DIRECTIONS FOR THIS TASK: Copy only what runs from the line containing "Looking at the options" to the last line, both included, keeping it exact and omitting pictures.

(Spatial relation data)
--------------------------------------------------

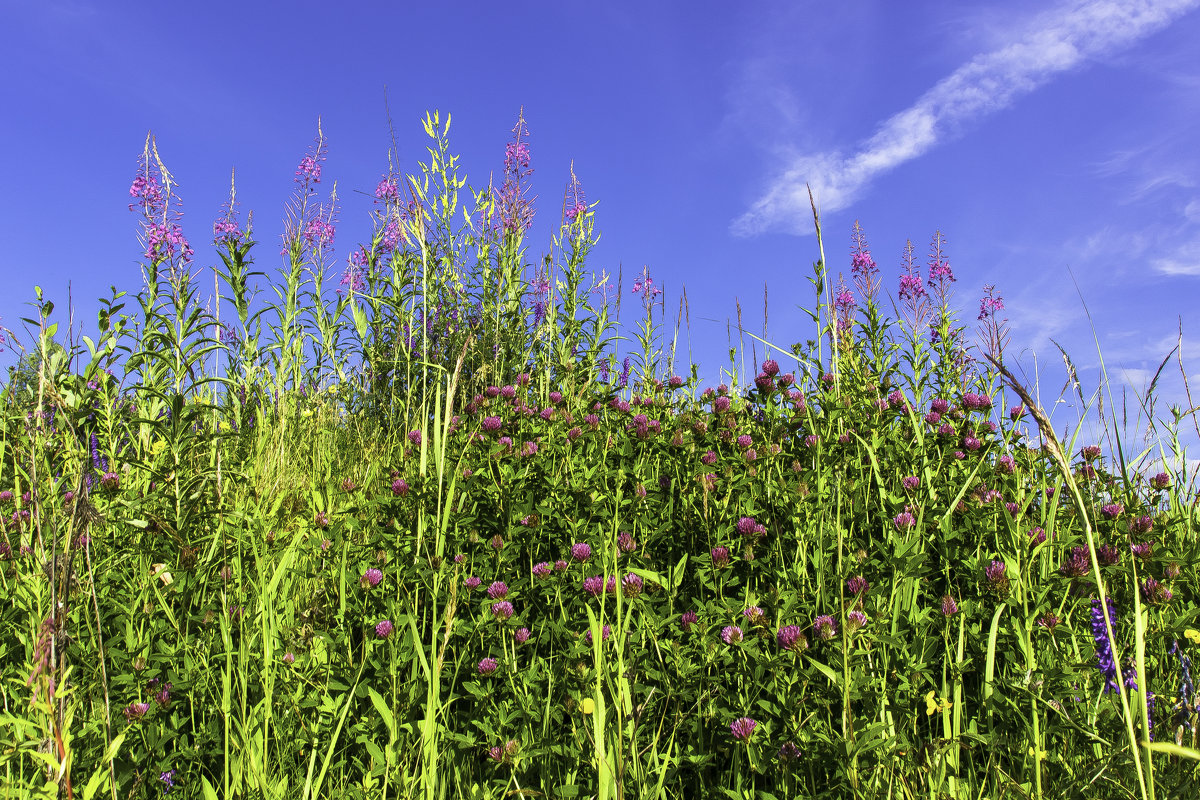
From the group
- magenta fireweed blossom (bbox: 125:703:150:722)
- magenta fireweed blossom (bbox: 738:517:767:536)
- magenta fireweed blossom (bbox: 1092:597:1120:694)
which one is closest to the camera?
magenta fireweed blossom (bbox: 1092:597:1120:694)

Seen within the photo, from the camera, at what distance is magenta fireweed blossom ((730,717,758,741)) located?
1638 mm

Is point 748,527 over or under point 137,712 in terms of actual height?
over

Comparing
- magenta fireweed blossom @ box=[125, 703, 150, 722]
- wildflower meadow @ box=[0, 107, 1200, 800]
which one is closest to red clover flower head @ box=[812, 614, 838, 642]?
wildflower meadow @ box=[0, 107, 1200, 800]

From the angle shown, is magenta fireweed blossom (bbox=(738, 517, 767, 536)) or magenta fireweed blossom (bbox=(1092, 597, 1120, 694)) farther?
magenta fireweed blossom (bbox=(738, 517, 767, 536))

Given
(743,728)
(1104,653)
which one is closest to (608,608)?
(743,728)

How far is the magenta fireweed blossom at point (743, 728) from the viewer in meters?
1.64

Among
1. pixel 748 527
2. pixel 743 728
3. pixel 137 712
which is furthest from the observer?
pixel 748 527

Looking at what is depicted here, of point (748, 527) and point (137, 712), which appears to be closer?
point (137, 712)

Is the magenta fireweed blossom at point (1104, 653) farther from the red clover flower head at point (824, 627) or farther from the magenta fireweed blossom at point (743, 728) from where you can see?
the magenta fireweed blossom at point (743, 728)

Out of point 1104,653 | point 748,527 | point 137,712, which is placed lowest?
point 137,712

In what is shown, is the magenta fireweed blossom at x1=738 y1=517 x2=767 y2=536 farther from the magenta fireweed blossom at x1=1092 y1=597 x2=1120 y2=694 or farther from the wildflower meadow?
the magenta fireweed blossom at x1=1092 y1=597 x2=1120 y2=694

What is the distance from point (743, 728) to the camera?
164 centimetres

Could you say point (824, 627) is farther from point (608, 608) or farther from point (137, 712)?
point (137, 712)

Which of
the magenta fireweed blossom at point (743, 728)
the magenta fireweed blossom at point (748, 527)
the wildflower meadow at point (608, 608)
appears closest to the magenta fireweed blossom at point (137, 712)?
the wildflower meadow at point (608, 608)
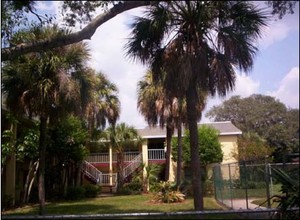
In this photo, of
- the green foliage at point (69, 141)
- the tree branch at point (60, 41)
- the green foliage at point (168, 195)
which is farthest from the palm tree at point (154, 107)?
the tree branch at point (60, 41)

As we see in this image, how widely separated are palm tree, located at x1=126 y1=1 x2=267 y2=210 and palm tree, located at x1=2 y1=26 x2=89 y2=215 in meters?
4.01

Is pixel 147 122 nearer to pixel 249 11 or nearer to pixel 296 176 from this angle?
pixel 249 11

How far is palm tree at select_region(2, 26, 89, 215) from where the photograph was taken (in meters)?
16.7

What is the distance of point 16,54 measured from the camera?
9.17 m

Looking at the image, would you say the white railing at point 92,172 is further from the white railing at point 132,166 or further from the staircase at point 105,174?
the white railing at point 132,166

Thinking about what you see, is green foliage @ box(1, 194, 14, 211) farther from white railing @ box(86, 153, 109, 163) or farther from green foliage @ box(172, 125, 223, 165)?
white railing @ box(86, 153, 109, 163)

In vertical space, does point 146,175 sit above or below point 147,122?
below

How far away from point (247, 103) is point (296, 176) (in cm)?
4600

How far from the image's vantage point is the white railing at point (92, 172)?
3450 cm

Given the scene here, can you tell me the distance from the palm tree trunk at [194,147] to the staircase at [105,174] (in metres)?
21.0

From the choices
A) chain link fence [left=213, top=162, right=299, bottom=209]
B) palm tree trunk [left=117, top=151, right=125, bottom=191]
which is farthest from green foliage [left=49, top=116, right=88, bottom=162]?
chain link fence [left=213, top=162, right=299, bottom=209]

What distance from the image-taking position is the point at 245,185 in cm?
1377

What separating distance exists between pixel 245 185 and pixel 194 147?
2.16 m

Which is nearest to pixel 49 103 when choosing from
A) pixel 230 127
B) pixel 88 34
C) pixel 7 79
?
pixel 7 79
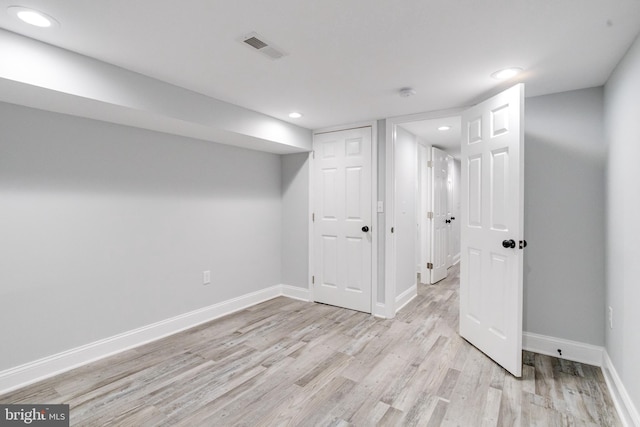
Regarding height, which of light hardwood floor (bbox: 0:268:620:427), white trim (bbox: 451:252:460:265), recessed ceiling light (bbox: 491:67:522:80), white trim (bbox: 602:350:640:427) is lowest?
light hardwood floor (bbox: 0:268:620:427)

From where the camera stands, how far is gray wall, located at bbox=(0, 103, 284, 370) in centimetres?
219

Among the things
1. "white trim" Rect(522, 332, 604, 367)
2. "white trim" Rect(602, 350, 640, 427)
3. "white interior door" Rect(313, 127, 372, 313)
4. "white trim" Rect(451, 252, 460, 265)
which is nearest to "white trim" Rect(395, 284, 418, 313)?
"white interior door" Rect(313, 127, 372, 313)

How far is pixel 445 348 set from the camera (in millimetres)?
2793

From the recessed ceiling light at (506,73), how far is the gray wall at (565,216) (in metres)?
0.60

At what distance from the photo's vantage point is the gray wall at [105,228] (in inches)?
86.2

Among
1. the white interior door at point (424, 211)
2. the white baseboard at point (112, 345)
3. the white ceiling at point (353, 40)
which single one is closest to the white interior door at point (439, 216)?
the white interior door at point (424, 211)

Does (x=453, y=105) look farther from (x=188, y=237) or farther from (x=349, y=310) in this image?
(x=188, y=237)

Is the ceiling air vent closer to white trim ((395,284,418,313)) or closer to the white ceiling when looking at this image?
the white ceiling

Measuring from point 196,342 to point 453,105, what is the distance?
10.7 feet

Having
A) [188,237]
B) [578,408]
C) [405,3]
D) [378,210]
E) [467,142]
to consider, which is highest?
[405,3]

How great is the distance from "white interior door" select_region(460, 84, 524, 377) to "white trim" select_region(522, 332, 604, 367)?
1.53ft

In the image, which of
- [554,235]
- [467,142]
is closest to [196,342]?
[467,142]

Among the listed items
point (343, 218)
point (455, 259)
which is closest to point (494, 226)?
point (343, 218)

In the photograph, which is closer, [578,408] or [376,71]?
[578,408]
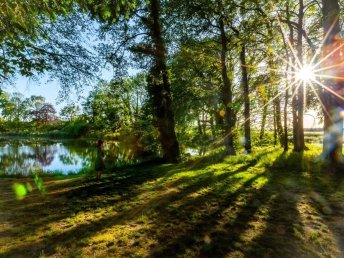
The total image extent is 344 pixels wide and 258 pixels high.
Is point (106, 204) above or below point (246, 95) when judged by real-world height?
below

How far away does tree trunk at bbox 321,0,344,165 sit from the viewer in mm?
9531

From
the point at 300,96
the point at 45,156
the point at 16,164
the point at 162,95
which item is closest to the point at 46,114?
the point at 45,156

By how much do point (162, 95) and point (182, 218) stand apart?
1131 cm

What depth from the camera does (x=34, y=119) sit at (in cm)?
9225

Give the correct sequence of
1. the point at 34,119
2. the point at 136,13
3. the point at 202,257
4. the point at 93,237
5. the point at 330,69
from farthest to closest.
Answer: the point at 34,119 → the point at 136,13 → the point at 330,69 → the point at 93,237 → the point at 202,257

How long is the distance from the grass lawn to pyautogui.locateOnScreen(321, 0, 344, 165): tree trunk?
1528 millimetres

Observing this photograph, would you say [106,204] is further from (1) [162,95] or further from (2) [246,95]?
(2) [246,95]

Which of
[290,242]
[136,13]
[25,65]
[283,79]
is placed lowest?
[290,242]

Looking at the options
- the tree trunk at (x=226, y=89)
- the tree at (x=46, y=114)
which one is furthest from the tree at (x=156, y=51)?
the tree at (x=46, y=114)

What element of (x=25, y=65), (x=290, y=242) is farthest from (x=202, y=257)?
(x=25, y=65)

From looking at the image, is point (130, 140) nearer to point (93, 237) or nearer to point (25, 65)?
point (25, 65)

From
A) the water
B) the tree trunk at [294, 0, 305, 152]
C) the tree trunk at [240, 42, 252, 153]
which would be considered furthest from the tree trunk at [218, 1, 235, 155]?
the water

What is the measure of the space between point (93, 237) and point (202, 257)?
2.14 meters

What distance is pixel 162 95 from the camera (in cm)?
1622
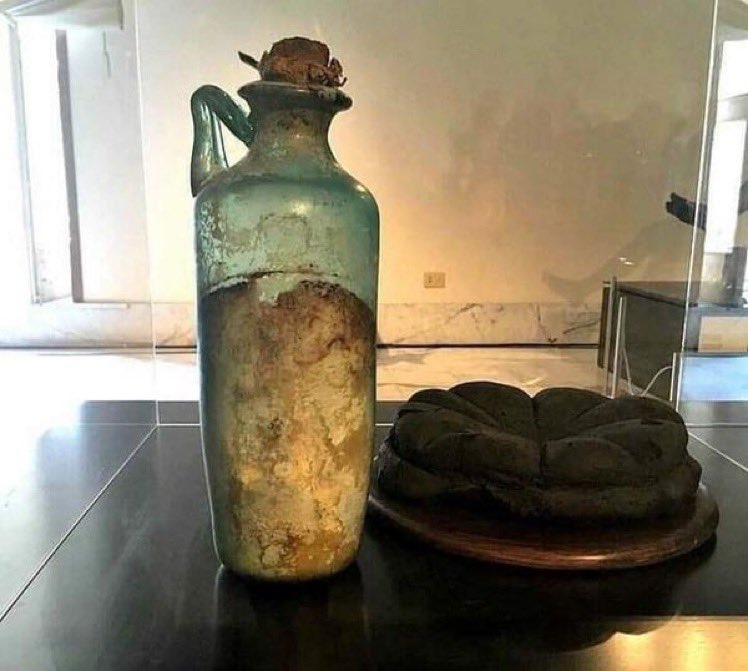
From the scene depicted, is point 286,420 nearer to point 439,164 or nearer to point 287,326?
point 287,326

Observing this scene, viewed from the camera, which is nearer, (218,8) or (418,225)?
(218,8)

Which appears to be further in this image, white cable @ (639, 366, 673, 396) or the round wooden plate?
white cable @ (639, 366, 673, 396)

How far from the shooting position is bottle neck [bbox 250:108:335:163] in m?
0.49

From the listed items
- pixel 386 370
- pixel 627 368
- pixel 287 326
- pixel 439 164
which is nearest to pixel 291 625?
pixel 287 326

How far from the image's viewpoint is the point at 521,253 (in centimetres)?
344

--------------------------------------------------

SOLUTION TO THIS TASK:
Looking at the options
- the tree trunk at (x=226, y=89)
- the tree at (x=46, y=114)
which one is furthest from the tree at (x=156, y=51)?
the tree at (x=46, y=114)

What element of (x=25, y=65), (x=290, y=242) is farthest from (x=202, y=257)?
(x=25, y=65)

From looking at the image, is point (130, 140) nearer to point (93, 237) or nearer to point (25, 65)?
point (25, 65)

From
A) the water
B) the tree trunk at [294, 0, 305, 152]
C) the tree trunk at [240, 42, 252, 153]
which would be considered furthest from the tree trunk at [218, 1, 235, 155]?
the water

What is the measure of the space between point (93, 237) and point (202, 257)?
2.14 meters

What distance is pixel 162 95 from the camera (in cm)?
1622
From the scene depicted, is point 286,420 nearer to point 439,164 or nearer to point 287,326?
point 287,326

Observing this scene, viewed from the camera, which is nearer, (218,8) or (418,225)?
(218,8)

Which appears to be further in this image, white cable @ (639, 366, 673, 396) or the round wooden plate?
white cable @ (639, 366, 673, 396)

How far from the shooting position is bottle neck [bbox 250:108:335:163] in m?
0.49

From the listed items
- pixel 386 370
- pixel 627 368
- pixel 287 326
- pixel 439 164
which is nearest to pixel 291 625?
pixel 287 326

How far from the image's viewpoint is the point at 521,253 (in centimetres)?
344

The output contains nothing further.